Hi folks !! Hope you all are well and in good festive spirits.
It seems an age since I posted and I have missed being in regular touch with you all and I certainly have some catching up to do !
I have just arrived back from sailing on the high seas around the Canary Islands - We had some rough seas on the outward sail through the Bay of Biscay as per usual, but also some good weather to make up for it and I met some great people both on ship and onshore.
But, after the car journey back home to Cornwall from Southampton this morning, involving long delays and circuitous routes trying to get around several road accidents. I opened the door to discover my central heating has given up the ghost. The repair men can only get here tomorrow morning so I'm sitting here tonight in my winter coat and gloves !
I hope the heating gets sorted out before hypothermia sets in !!
Although there is no snow here, several parts of the UK including my county of Cornwall have experienced very heavy rainfall while I have been away with many flood warnings in place.
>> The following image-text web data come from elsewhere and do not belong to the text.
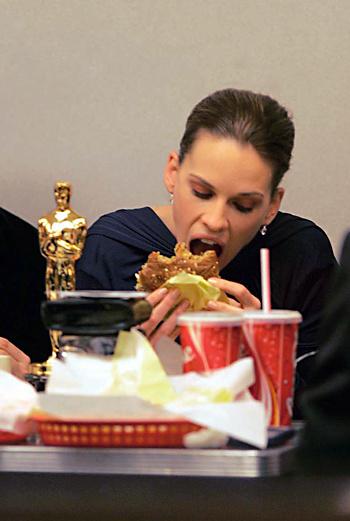 Хилари Суонк с биг-маком и «Оскаром»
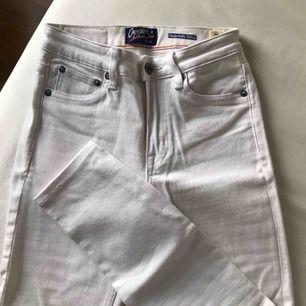 Knappt använda vita jeans från Crocker/JC i storlek W25 (egentligen i L32 men har sytt upp dem i JC-butiken så är snarare L28-30 ist nu). Mått - innerben: ca 64cm, hela byxans längd: ca 87cm, midja: ca 32cm 💫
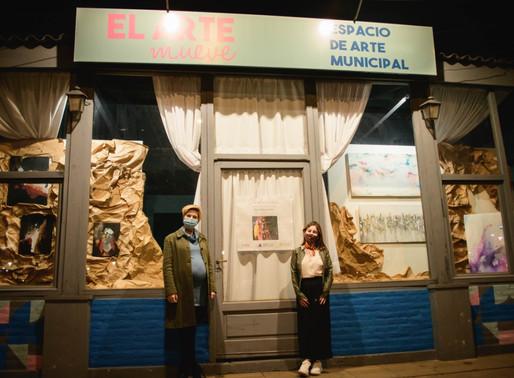 Ya se pueden ver las pinturas de Aldana Jaime en la vidriera del Espacio de Arte Municipal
I also know that many of my friends in the USA have been experiencing heavy snowfalls and extreme weather with more to sweep in by the weekend so I hope you all manage to stay warm and safe.
Meanwhile I found a reflection by John O Donohue in my drafts called Thin Lace and it is a nice one to describe some of the encounters I have had while spending my first Advent and Christmas at sea.
It was strange to be away from home and at first I did feel a bit like odd holes were appearing in my Advent experience this year !!
I am conscious of the long distances many travel at this time of year to be with loved ones. For those who work at sea as part of a ship's crew it can be a time of yearning and sadness at being away from home and family.
The Advent journey for me this year was an unusual one as it was on a "camel of the seas" that we travelled through Advent towards Christmas Day.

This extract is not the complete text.